### TAREAS DEL EJERCICIO
a: ¿Concuerdan con el artículo sobre China y Estados Unidos estas afirmaciones? (i) Kissinger trabajó en secreto durante muchos meses en el restablecimiento de las relaciones diplomáticas. (ii) Las críticas de las organizaciones de derechos humanos pesaron más que el pragmatismo económico. (iii) China basó su estrategia en el ajedrez geopolítico global. Responda sí o no a cada una y cite las palabras del artículo que lo deciden.
b: Continúe el artículo sobre China y Estados Unidos a partir de su última oración.

### SECCIÓN DE TEXTO
Por Piero Trepiccione
Henry Kissinger, junto a un
reducido equipo del Departamento de Estado norteamericano, trabajó durante
muchos meses en completo secreto el restablecimiento de las relaciones
diplomáticas entre los EEUU y la China comunista gobernada por Mao Tse Tung.
Logró algo que muchos
pensaron que era imposible y se constituyó en una “particular” jugada
geopolítica que terminó beneficiando a ambos actores con el paso de los años.
Con Deng Xiaoping, heredero de Mao, pero con una visión mucho más pragmática en
relación a la economía y su célebre frase que se convirtió en política de
Estado: “Un país, dos sistemas”. Así, la relación entre la mayor potencia
del hemisferio occidental y el gigante asiático, que comenzaba a aflorar, se
fue orquestando sobre el beneficio mutuo.
Durante varias décadas a
partir de los setenta, China comenzó a recibir mucha inversión de parte de las
grandes corporaciones estadounidenses y europeas. Se aprovecharon de la enorme
estabilidad que les garantizaba el régimen absolutamente centralizado de Beijing.
Más el elemento clave de una obra de mano extremadamente “barata”, casi en
términos de neo-esclavitud, que generó una migración masiva de las grandes
factorías a Hong Kong y al territorio continental chino.
Este formato continuó en
esos términos. No importaban las duras críticas que las organizaciones de
derechos humanos e inclusive, muchos Estados pertenecientes a la ONU, le hacían
al gobierno chino por las duras restricciones a su población. En esta etapa
importó más el pragmatismo económico.
China logró convertirse en
el gran acreedor de los Estados Unidos. Por tanto, el estatus de la relación
diplomática, aunque muchas veces con diferencias importantes, se limitaba a un
pragmatismo saludable para ambas partes.
A los chinos les interesó
por varias décadas llevar adelante una diplomacia de discreción que limitaba su
accionar internacional más bien a fortalecer alianzas comerciales y aumentar el
tamaño de la inversión recibida. Evitó por todos los medios asumir posiciones
hostiles o de enfrentamiento directo con los EEUU o cualquier otro Estado
occidental que perturbara sus aciertos económicos. Apostó con mucho, al largo
plazo basándose, no en el ajedrez geopolítico global sino en el tradicional
“go”, juego oriental con una visión más amplia en la estrategia.

### EXTRACTOS DE DATOS
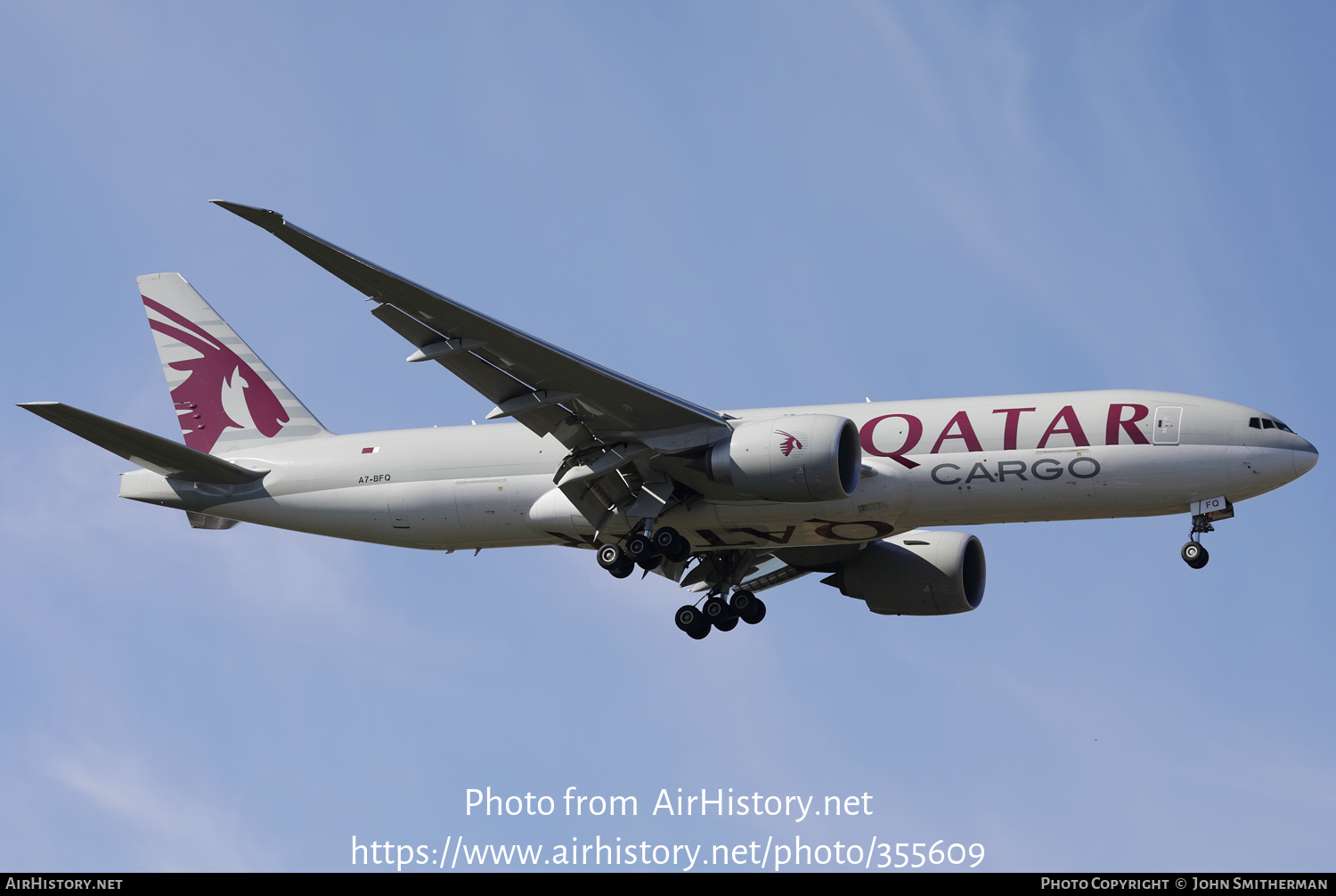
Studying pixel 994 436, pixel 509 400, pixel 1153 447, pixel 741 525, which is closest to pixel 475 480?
pixel 509 400

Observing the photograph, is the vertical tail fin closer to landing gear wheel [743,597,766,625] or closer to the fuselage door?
landing gear wheel [743,597,766,625]

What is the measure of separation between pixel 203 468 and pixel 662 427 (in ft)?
Result: 35.2

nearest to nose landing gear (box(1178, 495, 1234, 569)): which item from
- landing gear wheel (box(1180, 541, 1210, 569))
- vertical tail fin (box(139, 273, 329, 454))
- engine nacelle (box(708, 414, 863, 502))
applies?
landing gear wheel (box(1180, 541, 1210, 569))

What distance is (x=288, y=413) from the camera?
35.5 m

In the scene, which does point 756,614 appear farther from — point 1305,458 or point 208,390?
point 208,390

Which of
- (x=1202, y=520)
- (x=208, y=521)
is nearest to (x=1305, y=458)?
(x=1202, y=520)

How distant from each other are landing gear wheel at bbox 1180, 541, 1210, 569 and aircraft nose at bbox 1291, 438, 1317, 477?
2255mm

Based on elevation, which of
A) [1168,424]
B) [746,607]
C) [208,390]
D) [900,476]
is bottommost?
[746,607]

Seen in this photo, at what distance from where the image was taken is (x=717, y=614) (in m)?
34.4

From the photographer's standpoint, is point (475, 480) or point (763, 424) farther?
point (475, 480)

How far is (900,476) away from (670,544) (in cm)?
477

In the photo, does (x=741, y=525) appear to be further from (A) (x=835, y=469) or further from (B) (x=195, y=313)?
(B) (x=195, y=313)

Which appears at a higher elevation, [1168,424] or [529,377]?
[1168,424]
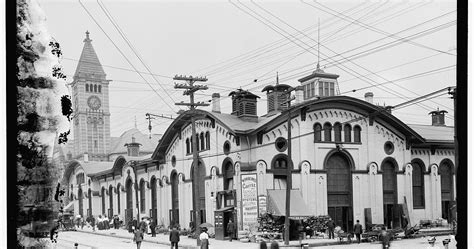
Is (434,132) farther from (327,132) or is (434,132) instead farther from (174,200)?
(174,200)

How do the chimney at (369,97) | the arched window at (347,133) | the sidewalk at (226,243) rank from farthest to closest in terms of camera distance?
the sidewalk at (226,243)
the arched window at (347,133)
the chimney at (369,97)

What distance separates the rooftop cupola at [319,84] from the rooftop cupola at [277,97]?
0.53 meters

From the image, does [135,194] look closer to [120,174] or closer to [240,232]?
[120,174]

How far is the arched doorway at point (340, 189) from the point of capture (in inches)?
695

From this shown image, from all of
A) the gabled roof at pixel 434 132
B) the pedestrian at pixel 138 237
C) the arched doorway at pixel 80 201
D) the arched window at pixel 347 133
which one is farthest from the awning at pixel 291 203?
the arched doorway at pixel 80 201

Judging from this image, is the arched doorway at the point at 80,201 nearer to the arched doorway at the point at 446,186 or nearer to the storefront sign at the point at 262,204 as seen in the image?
the storefront sign at the point at 262,204

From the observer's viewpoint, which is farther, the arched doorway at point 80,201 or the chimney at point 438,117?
the arched doorway at point 80,201

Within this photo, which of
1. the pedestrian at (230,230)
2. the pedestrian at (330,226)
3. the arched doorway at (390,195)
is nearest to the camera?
the arched doorway at (390,195)

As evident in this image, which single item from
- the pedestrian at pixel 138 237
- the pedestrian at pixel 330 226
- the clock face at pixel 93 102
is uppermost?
the clock face at pixel 93 102

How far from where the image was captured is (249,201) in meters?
18.8

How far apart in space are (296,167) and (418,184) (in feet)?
12.1
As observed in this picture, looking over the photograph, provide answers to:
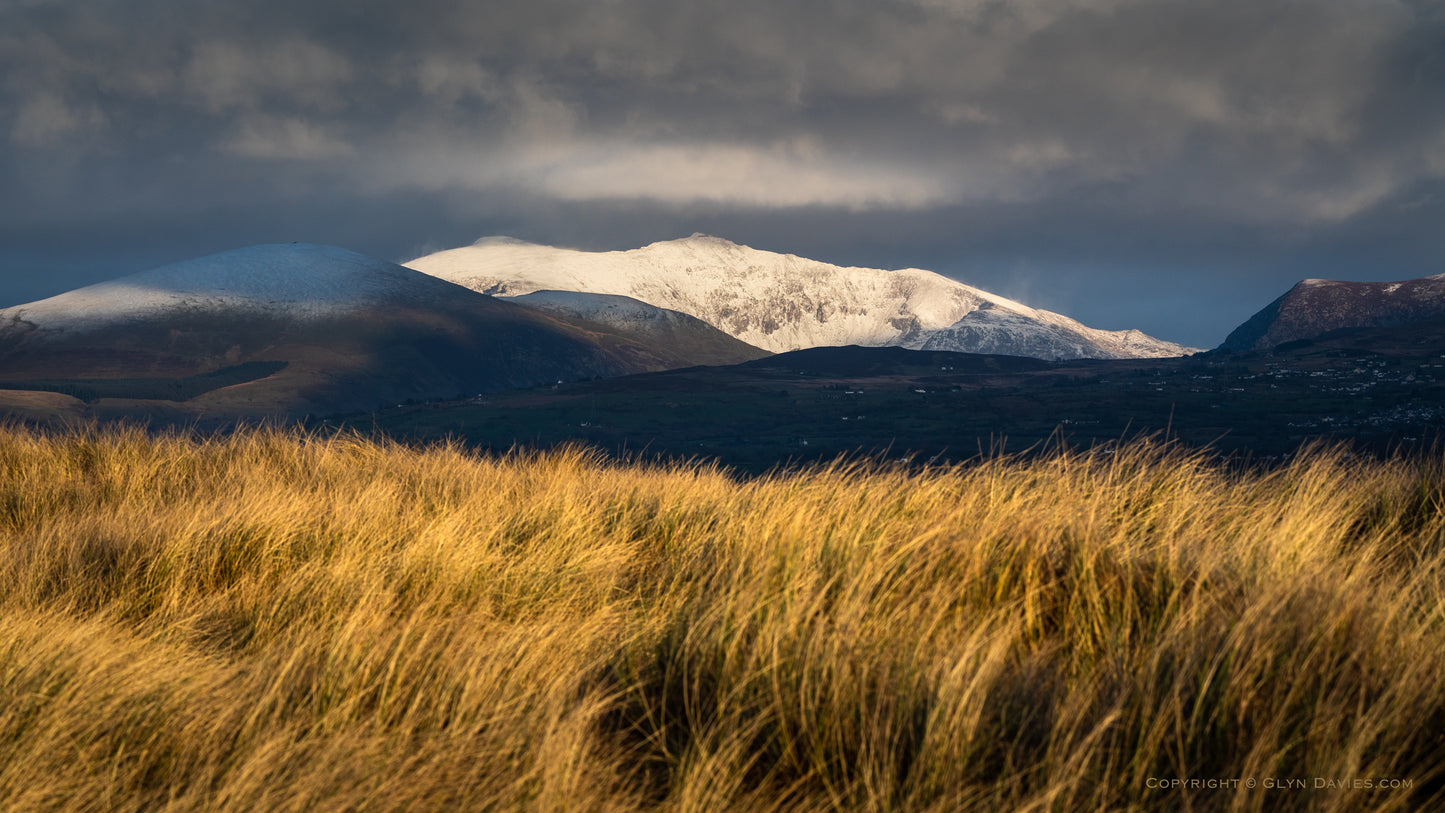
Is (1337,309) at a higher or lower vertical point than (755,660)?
higher

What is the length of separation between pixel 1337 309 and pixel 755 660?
421 ft

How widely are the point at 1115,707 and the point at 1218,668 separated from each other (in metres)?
0.44

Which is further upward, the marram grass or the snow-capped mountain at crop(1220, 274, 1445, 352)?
the snow-capped mountain at crop(1220, 274, 1445, 352)

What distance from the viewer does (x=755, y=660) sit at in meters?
2.97

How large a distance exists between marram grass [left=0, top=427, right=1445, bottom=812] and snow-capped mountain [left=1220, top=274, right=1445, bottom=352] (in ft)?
372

### RESPUESTAS POR TAREA
a:
(i) Sí: «trabajó durante muchos meses en completo secreto el restablecimiento de las relaciones diplomáticas».
(ii) No: «En esta etapa importó más el pragmatismo económico».
(iii) No: «no en el ajedrez geopolítico global sino en el tradicional “go”».

b:
Fue así como ganó espacios
comerciales, económicos, geopolíticos y últimamente, políticos. Los chinos,
tradicionalmente temerosos y desconfiados de los rusos, ahora con su superávit
económico, han creado una dependencia del Kremlin a sus intereses que ha
fortalecido el eje Beijing-Moscú para jugar duro en la política
internacional.
Primero con el conflicto
político interno de Venezuela, allí China se inauguró en su etapa más agresiva
en su diplomacia de expansión geopolítica asumiendo posiciones directas y por
mampuesto, con los rusos en contra de Washington. Luego sus vínculos con
Nicaragua y Argentina y el crecimiento de su relación comercial con Brasil,
Chile, Perú y Centroamérica dio pie para amalgamar influencia extra
continental.
En materia comunicacional,
aprovecharon la experiencia rusa para inyectar dinero fresco y expandir una
visión geopolítica global distinta a la norteamericana. Luego vino el conflicto
por los aranceles y demás dificultades en el orden mundial. Y la guinda
del asunto, lo ha puesto la aparición de la COVID-19.
Tanto en lo logístico como
en el abordaje de la pandemia, se ha inaugurado abiertamente la confrontación chino-estadounidense. Desde espionaje
pasando por la guerra de las vacunas y terminando en medidas directas de
carácter diplomático nos parecen augurar una nueva era de la post pandemia
donde la bipolaridad del mundo se reinaugura entre el este y el oeste.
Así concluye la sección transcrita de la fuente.